Archaeological fieldwork in Morocco has discovered the earliest, previously unknown farming society from a poorly understood period of north-west African prehistory.
This study, published today in Antiquity, reveals for the first time the importance of the Maghreb (north-west Africa) in the emergence of complex societies in the wider Mediterranean.
With a Mediterranean environment, a border with the Sahara desert and the shortest maritime crossing between Africa and Europe, the Maghreb is perfectly located as a hub for major cultural developments and intercontinental connections in the past.
Whilst the region's importance during the Palaeolithic, Iron Age and Islamic periods is well known, there is a significant gap in knowledge of the archaeology of the Maghreb between c. 4000 and 1000 BC, a period of dynamic change across much of the Mediterranean.
To tackle this, Youssef Bokbot (INSAP), Cyprian Broodbank (Cambridge University), and Giulio Lucarini (CNR-ISPC and ISMEO) have carried out collaborative, multidisciplinary archaeological fieldwork at Oued Beht, Morocco.
Prof Broodbank states: "For over thirty years I have been convinced that Mediterranean archaeology has been missing something fundamental in later prehistoric north Africa. Now, at last, we know that was right, and we can begin to think in new ways that acknowledge the dynamic contribution of Africans to the emergence and interactions of early Mediterranean societies"
As the authors state: "For more than a century the last great unknown of later Mediterranean prehistory has been the role played by the societies of Mediterranean's southern, Africa shores west of Egypt. Our discoveries prove that this gap has been due not to any lack of major prehistoric activity, but to the relative lack of investigation, and publishing. Oued Beht now affirms the central role of the Maghreb in the emergence of both Mediterranean and wider African societies."
These results reveal that the site was the largest agricultural complex from this period in Africa outside of the Nile region. All of the evidence points to the presence of a large-scale farming settlement—similar in size to Early Bronze Age Troy.
The team recovered unprecedented domesticated plant and animal remains, pottery and lithics, all dating to the Final Neolithic period. Excavation also revealed extensive evidence for deep storage pits.

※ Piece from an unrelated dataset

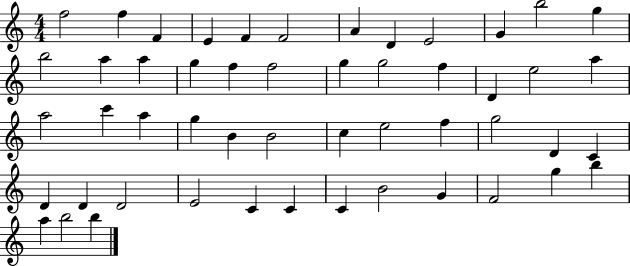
F5/h F5/q F4/q E4/q F4/q F4/h A4/q D4/q E4/h G4/q B5/h G5/q B5/h A5/q A5/q G5/q F5/q F5/h G5/q G5/h F5/q D4/q E5/h A5/q A5/h C6/q A5/q G5/q B4/q B4/h C5/q E5/h F5/q G5/h D4/q C4/q D4/q D4/q D4/h E4/h C4/q C4/q C4/q B4/h G4/q F4/h G5/q B5/q A5/q B5/h B5/q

Importantly, contemporaneous sites with similar pits have been found on the other side of the Strait of Gibraltar in Iberia, where finds of ivory and ostrich egg have long pointed to African connections. This suggests that the Maghreb was instrumental in wider western Mediterranean developments during the fourth millennium BC.
Oued Beht and the north-west Maghreb were clearly integral parts of the wider Mediterranean region. As such, these discoveries significantly change our understanding of the later prehistory of the Mediterranean and Africa.
As the authors of the Antiquity article state: "It is crucial to consider Oued Beht within a wider co-evolving and connective framework embracing peoples both sides of the Mediterranean-Atlantic gateway during the later fourth and third millennia BC—and, for all the likelihood of movement in both directions, to recognise it as a distinctively African-based community that contributed substantially to the shaping of that social world."